◆ PROVIDED MATERIAL ◆
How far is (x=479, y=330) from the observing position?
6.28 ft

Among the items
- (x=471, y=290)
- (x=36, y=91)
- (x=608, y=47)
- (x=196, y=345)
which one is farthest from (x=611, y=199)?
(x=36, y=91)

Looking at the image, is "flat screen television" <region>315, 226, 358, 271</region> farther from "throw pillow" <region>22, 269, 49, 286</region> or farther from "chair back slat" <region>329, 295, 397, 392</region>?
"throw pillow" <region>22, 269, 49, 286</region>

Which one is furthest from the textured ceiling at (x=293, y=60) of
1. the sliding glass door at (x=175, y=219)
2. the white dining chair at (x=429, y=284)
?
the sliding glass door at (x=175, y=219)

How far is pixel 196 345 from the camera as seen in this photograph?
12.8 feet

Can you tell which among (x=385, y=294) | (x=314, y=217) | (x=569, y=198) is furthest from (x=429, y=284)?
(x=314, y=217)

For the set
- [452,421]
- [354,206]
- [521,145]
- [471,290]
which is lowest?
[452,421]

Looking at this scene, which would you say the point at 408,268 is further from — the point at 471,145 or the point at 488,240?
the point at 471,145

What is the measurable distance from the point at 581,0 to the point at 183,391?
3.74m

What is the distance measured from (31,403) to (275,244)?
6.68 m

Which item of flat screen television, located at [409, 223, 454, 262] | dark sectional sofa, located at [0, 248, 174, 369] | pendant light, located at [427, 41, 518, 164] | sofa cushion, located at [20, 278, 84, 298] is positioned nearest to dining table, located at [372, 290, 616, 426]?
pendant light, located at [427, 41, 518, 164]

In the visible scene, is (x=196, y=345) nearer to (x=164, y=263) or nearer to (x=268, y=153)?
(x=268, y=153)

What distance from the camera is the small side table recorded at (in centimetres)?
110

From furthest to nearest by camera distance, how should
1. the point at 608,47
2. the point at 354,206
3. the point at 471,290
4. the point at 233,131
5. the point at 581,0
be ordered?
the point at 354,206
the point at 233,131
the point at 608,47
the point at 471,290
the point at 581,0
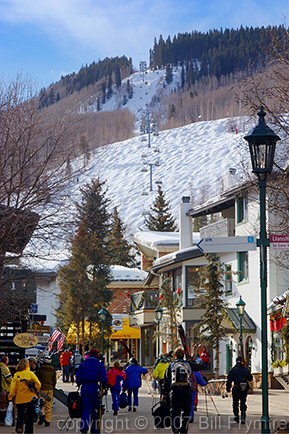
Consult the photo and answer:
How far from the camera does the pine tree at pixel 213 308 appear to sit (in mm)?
35812

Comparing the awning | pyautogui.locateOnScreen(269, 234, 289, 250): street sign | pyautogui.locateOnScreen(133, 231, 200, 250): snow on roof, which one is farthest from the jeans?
pyautogui.locateOnScreen(133, 231, 200, 250): snow on roof

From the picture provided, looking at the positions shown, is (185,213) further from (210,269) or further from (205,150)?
(205,150)

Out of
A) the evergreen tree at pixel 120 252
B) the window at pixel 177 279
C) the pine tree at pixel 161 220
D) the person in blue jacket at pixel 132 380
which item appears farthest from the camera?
the pine tree at pixel 161 220

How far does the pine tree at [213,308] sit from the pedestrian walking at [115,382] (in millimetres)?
13740

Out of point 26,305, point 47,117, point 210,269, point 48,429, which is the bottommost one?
point 48,429

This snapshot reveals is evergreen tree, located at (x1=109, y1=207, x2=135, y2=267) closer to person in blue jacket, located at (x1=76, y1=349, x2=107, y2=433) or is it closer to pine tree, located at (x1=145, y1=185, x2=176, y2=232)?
pine tree, located at (x1=145, y1=185, x2=176, y2=232)

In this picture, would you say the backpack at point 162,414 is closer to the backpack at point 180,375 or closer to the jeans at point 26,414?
the backpack at point 180,375

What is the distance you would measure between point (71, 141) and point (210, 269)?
16.7m

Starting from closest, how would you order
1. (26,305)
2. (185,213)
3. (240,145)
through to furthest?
(240,145) → (26,305) → (185,213)

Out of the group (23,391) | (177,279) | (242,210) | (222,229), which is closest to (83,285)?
(177,279)

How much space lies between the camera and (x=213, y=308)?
36.1m

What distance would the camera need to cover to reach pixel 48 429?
18.2 metres

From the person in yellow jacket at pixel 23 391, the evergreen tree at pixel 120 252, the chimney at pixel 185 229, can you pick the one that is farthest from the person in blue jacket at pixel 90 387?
the evergreen tree at pixel 120 252

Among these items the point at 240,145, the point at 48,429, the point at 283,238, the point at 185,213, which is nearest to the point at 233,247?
the point at 283,238
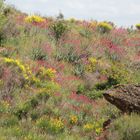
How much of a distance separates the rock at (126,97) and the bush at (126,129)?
2.42ft

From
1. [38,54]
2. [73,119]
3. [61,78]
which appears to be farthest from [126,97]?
[38,54]

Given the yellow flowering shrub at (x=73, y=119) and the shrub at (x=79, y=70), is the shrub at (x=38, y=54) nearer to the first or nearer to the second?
the shrub at (x=79, y=70)

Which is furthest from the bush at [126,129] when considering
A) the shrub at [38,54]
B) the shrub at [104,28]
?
the shrub at [104,28]

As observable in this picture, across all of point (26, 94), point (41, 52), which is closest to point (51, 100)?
point (26, 94)

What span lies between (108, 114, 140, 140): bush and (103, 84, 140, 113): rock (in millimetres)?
737

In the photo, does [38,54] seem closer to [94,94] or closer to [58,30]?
[94,94]

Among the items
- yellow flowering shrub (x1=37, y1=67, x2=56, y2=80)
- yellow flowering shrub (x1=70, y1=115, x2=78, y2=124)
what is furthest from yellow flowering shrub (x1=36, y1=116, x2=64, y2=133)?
yellow flowering shrub (x1=37, y1=67, x2=56, y2=80)

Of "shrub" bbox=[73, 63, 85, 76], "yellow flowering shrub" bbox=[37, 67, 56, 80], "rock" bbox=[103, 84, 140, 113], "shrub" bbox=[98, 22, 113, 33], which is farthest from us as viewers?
"shrub" bbox=[98, 22, 113, 33]

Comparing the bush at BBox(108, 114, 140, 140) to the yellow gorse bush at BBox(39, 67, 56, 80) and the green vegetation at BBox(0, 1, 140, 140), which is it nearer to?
the green vegetation at BBox(0, 1, 140, 140)

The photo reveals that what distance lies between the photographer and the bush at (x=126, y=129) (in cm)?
1022

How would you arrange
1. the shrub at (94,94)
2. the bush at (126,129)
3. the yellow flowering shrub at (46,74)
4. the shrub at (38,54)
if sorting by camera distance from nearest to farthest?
the bush at (126,129) < the shrub at (94,94) < the yellow flowering shrub at (46,74) < the shrub at (38,54)

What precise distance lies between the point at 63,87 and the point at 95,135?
16.1ft

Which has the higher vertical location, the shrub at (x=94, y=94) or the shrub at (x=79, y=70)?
the shrub at (x=79, y=70)

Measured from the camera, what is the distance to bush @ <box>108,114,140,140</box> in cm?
1022
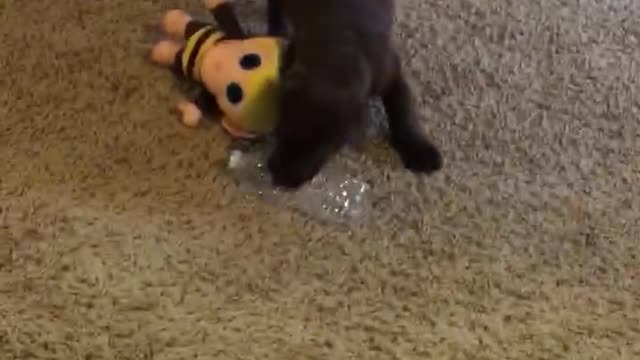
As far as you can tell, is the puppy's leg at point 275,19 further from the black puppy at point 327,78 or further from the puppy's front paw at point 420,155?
the puppy's front paw at point 420,155

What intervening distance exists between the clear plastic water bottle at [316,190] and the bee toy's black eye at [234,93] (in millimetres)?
69

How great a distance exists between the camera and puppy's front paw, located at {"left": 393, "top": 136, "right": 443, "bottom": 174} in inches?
57.1

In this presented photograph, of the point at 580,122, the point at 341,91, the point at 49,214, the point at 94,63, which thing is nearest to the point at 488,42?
the point at 580,122

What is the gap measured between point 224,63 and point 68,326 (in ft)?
1.32

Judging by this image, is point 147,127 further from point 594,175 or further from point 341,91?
point 594,175

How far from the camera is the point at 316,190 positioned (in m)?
1.41

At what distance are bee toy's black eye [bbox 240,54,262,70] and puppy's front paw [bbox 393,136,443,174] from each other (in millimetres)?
219

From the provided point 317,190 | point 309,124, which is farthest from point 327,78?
point 317,190

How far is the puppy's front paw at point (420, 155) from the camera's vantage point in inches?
57.1

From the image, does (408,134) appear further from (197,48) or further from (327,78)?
(197,48)

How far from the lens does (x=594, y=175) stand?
149 cm

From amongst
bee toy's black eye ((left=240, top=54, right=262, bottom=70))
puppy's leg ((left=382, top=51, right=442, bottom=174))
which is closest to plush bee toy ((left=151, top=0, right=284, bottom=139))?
bee toy's black eye ((left=240, top=54, right=262, bottom=70))

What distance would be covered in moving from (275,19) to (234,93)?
174mm

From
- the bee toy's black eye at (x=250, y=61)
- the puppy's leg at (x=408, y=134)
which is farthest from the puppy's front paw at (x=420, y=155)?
the bee toy's black eye at (x=250, y=61)
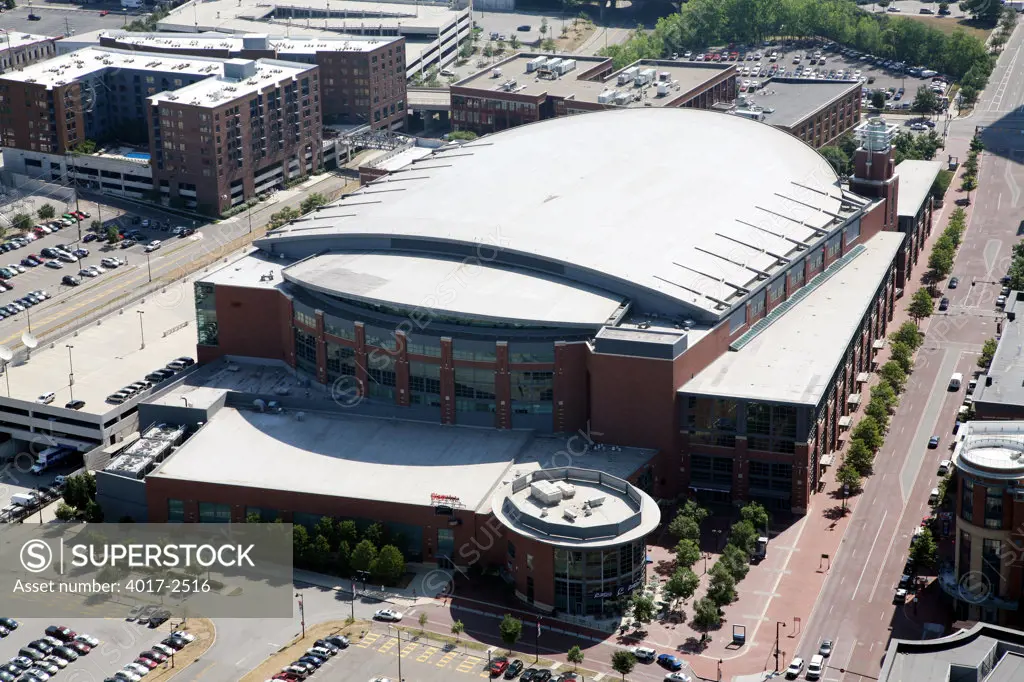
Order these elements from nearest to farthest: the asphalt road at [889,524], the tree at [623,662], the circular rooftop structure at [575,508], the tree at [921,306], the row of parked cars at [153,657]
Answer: the tree at [623,662] < the row of parked cars at [153,657] < the asphalt road at [889,524] < the circular rooftop structure at [575,508] < the tree at [921,306]

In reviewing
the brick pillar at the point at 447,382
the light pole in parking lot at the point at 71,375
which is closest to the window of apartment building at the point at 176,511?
the light pole in parking lot at the point at 71,375

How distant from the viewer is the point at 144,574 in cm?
14500

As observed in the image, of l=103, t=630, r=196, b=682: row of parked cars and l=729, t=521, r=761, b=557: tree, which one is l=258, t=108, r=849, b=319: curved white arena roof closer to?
l=729, t=521, r=761, b=557: tree

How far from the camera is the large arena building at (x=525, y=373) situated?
145m

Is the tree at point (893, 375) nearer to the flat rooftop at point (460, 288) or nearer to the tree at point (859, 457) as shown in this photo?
the tree at point (859, 457)

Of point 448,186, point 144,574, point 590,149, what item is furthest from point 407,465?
point 590,149

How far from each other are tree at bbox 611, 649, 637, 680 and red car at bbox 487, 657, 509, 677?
8683mm

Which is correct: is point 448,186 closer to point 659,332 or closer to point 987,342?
point 659,332

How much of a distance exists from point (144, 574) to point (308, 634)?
63.3ft

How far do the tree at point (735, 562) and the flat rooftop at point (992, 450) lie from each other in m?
19.9

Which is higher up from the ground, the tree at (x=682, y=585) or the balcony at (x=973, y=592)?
the balcony at (x=973, y=592)

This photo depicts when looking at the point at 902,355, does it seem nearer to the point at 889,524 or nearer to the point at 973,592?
the point at 889,524

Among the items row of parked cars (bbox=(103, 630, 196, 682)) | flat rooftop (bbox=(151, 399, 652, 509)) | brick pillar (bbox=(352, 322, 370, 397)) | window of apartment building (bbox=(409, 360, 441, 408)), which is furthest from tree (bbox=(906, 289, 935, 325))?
row of parked cars (bbox=(103, 630, 196, 682))

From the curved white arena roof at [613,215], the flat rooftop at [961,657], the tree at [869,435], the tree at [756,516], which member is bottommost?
the tree at [756,516]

◆ DO THIS ◆
Locate "How far from the camera is the large" in the data above. Then repeat, exactly, its line and each line after it through the last, adding nothing.

◆ TASK RESULT ◆
How far from the camera is the large arena building at (x=525, y=373) situated?
145m

Is the tree at point (893, 375) nearer to the flat rooftop at point (460, 288) or nearer to the tree at point (859, 457) as shown in this photo?
the tree at point (859, 457)

Of point 448,186, point 144,574, point 590,149, what item is furthest from point 407,465?
point 590,149

How far from each other are tree at bbox 611, 649, 637, 680 and red car at bbox 487, 657, 509, 677?
8683mm

Which is correct: is point 448,186 closer to point 659,332 or closer to point 987,342?
point 659,332

How much of a distance exists from point (144, 574) to point (308, 634)?
63.3ft

How far do the tree at point (735, 562) and the flat rooftop at point (992, 450) lie from each other in m?
19.9

Which is higher up from the ground, the tree at (x=682, y=585) or the balcony at (x=973, y=592)?
the balcony at (x=973, y=592)

This photo depicts when looking at the point at 902,355, does it seem nearer to the point at 889,524 or nearer to the point at 973,592?
the point at 889,524

Among the items row of parked cars (bbox=(103, 630, 196, 682)) | flat rooftop (bbox=(151, 399, 652, 509)) | brick pillar (bbox=(352, 322, 370, 397)) | window of apartment building (bbox=(409, 360, 441, 408)), which is furthest from tree (bbox=(906, 289, 935, 325))?
row of parked cars (bbox=(103, 630, 196, 682))

From the curved white arena roof at [613,215], the flat rooftop at [961,657], the tree at [869,435], the tree at [756,516], which member is bottommost?
the tree at [756,516]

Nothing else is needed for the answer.